Maybe it's not a problem if gimp get all the attention, I don't know. The one
advantage of being less known is that we get less bashing and annoying people
who come to tell us how we should do things :D
> Why is it a problem when there are companies that want to sell
> closed-source plugins for Krita, making money off of our hard work?
It becomes a problem if a company add three small values plugins, and add a
piece of code that prevent copy of krita (not the plugin themself the whole
app), call it Painter Plus Ultra Cool and sell the whole box 1000$ (believe
me it happens with some successfull open source of software, except that in
the case I know they only bother to change the name of the apps). That would
be a problem, but GPL or LGPL or GPL with exceptions won't prevent this to
happen.
But if a company develops in his own time, putting a large amount of effort to
develop a very cool plugin for Krita. I won't see that as a thief of our hard
work.
My involvement with Krita is not for free, sure I don't receive money for
that, but is all about money ? My choice was to be paid not in money, but in
becoming part of community, receiving contribution to my code from other
people, having people ready to answer technical question for free, talk about
design, etc... But I can really imagine someone preferring to get money
instead of that. And if a company contact me, to get help, they will have to
give something back to me or krita, either money or code. That's my vision
and my personal opinion, you may agree or not :)
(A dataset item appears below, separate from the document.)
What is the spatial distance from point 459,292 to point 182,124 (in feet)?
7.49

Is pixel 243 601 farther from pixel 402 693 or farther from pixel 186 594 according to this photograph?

> Do we really need those companies to make Krita a success?
no, but it can help.
> Before you answer; search for photoshop plugins and note how many there
> are which are created by professional companies versus versions that are
> shareware or any of the other almost-free licenses that are common on
> Windows.
To get the Photoshop SDK, you need to pay a membership fee of 200$, not that
expensive for shareware, but your request to get it has to be accepted by
Adobe ! And last but not least, you have to sign a NDA. Those things must
have discourage a lot of people.
> Also note that Gimp has plenty of plugins.
The question is not to get plenty of plugins, it's to get advertisement and or
have company provide support for krita.
> Jumping to the conclusion that we will not have plugin writers _because_
> of the license seems premature. I don't see any evidence of that.
> And I think that should be well established before any suggestion is made
> to change the license.
Once we can't change it, because some of the developers are gone ?
PS: I didn't say that GTK get more use than Qt outside the open source world,
but that "Gnome" gets more support from companies than "KDE" and maybe the
truth is hidden in all slashdot's like site and that they only publish about
the link between Gnome and corporate, and hide all news related to KDE.